I would not use non-blocking unless client requested it (i.e. if we do not have an API then we should provide one that does non-blocking with a user-specified time-out). The timeout is then use on the select() or poll() to wait a specified amount of time for something to happen on socket. I thought we have the capability in the transport, but maybe I am mistaken.
We should turn on keepalive in the socket to ensure that if the server goes down the client is woken up.
| "Adrian Dick (JIRA)"
<[email protected]>
07/15/2005 05:00 AM
|
|
Use non-blocking receive in transport
-------------------------------------
Key: AXISCPP-745
URL: http://issues.apache.org/jira/browse/AXISCPP-745
Project: Axis-C++
Type: Improvement
Components: Transport (Client), Transport (axis3)
Versions: current (nightly)
Reporter: Adrian Dick
It would appear we current use blocking receive in the transport.

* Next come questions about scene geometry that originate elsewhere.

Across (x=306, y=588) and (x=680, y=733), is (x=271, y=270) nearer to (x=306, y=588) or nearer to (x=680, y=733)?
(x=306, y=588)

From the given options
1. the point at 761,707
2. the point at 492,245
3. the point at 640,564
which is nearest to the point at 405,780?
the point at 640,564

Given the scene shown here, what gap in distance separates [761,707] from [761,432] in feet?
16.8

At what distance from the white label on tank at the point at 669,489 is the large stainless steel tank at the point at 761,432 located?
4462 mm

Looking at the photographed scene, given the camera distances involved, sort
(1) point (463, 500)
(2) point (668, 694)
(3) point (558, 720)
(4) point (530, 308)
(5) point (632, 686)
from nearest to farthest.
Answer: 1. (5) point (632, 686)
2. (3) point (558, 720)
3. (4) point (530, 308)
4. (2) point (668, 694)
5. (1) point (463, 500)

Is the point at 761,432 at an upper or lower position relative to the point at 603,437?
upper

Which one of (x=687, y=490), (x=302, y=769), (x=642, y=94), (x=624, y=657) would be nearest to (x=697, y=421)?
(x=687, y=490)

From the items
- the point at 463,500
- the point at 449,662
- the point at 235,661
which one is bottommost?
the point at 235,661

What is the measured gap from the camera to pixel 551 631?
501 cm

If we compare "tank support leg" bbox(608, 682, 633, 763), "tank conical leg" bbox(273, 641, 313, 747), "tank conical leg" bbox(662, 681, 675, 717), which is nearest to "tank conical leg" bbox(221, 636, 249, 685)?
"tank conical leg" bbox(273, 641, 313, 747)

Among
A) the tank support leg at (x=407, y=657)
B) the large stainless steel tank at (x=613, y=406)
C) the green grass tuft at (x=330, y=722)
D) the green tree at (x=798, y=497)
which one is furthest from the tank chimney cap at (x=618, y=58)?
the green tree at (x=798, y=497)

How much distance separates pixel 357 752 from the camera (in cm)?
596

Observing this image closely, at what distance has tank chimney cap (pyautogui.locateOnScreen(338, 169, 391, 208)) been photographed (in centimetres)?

Most of the time this isn't a problem.
However, in the case where a server stops responding (as has been seen with recent problems in the MockServer) the client becomes "stuck" waiting for data that will never arrive.
I, therefore, propose we use the receive in non-blocking mode.
The linux man pages have the following to say about using recv:
"If no messages are available at the socket, the receive calls wait for
a message to arrive, unless the socket is nonblocking (see fcntl(2)) in
which case the value -1 is returned and the external variable errno set
to EAGAIN. The receive calls normally return any data available, up to
the requested amount, rather than waiting for receipt of the full
amount requested.
The select(2) or poll(2) call may be used to determine when more data
arrives."
Which suggests to me we could be a little more intelligent in how receive data.